Быть может, в сердце страсть созрела,

Но к гордости попала в плен,

И ты, от всех скрывая дело,

Грустишь, молвою утомлен.

Боимся мы предположений,

Но людям не закроешь рты.

Чем, вместо скучных сочинений,

И кем, Алькандр, занят ты?

Возможно, сметливый автор воспользовался лорнетом госпожи де Монтеспан, которая, разумеется, была в курсе дела. Увидев, что я ускользаю от нее, что дружба Короля, которой он долгие годы удостаивал меня в тени моего скромного существования, вышла на свет Божий и взволновала весь Двор, она впала в неукротимую ярость и организовала целый заговор, дабы погубить меня. В него она вовлекла Марсийяка, который на короткое время «изменил» ей с Анжеликой де Фонтанж, а теперь вернулся, полный раскаяния, и господина де Лувуа, с которым ее связывали многие услуги и интриги. Короля начали убеждать, что в молодости я жила поочередно на содержании у Виллара, Беврона, Вилларсо и даже Марсийи. Эти людишки раскапывали истории, которые рассказывались о моей жизни со Скарроном, обстоятельства моего рождения и детства, все, чем могли навредить мне. Глядя на этих бесноватых, я старалась держаться спокойно, говоря себе, что ежели мои враги достигнут своей цели, у меня хватит мужества снести опалу, в противном же случае мне будет над чем смеяться до конца моих дней.
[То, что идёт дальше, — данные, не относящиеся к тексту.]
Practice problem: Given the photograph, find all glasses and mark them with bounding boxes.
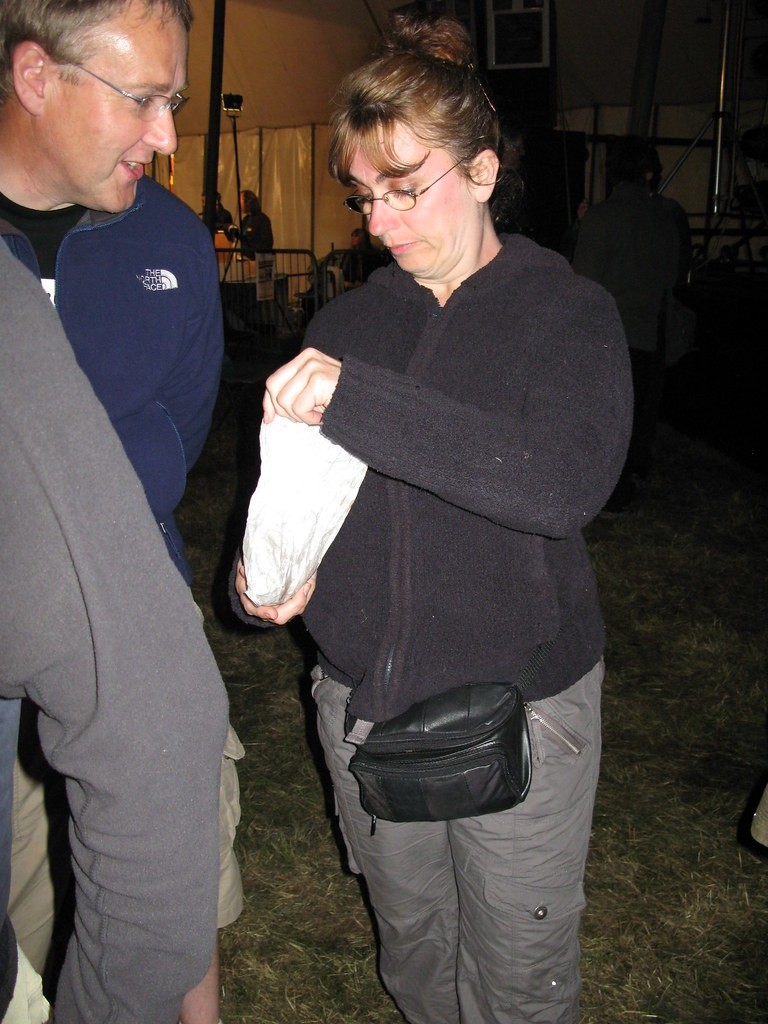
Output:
[340,152,469,217]
[52,50,191,123]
Заговор провалился. Король терпеливо выслушивал сплетни, а затем вдруг положил им конец: в один прекрасный день, когда госпожа де Монтеспан начала, по своему обыкновению, обливать меня грязью, он сказал ей устало: «Как же это вы, мадам, доверили воспитание своих детей столь порочной особе! Прошу вас, не будемте выискивать истины, которые могут навредить вам самой больше, чем госпоже де Ментенон!» Тем же вечером Марсийяк начал любезничать со мною, а Лувуа старался держаться подальше от фаворитки. Он даже отказался выдать дочь за молодого Мортмара, сына герцога де Вивонна и племянника маркизы, который с горя посватался к дочери Кольбера; соперничество этих двух кланов было столь ожесточенным, что один из них неизменно подхватывал то, что другой упускал; таким образом, в результате этого странного союза добродетельный Кольбер и его семейство образовали партию вместе с госпожою де Монтеспан, тогда как Лувуа, доселе преданный сторонник «прекрасной госпожи», теперь всеми силами старался ее погубить.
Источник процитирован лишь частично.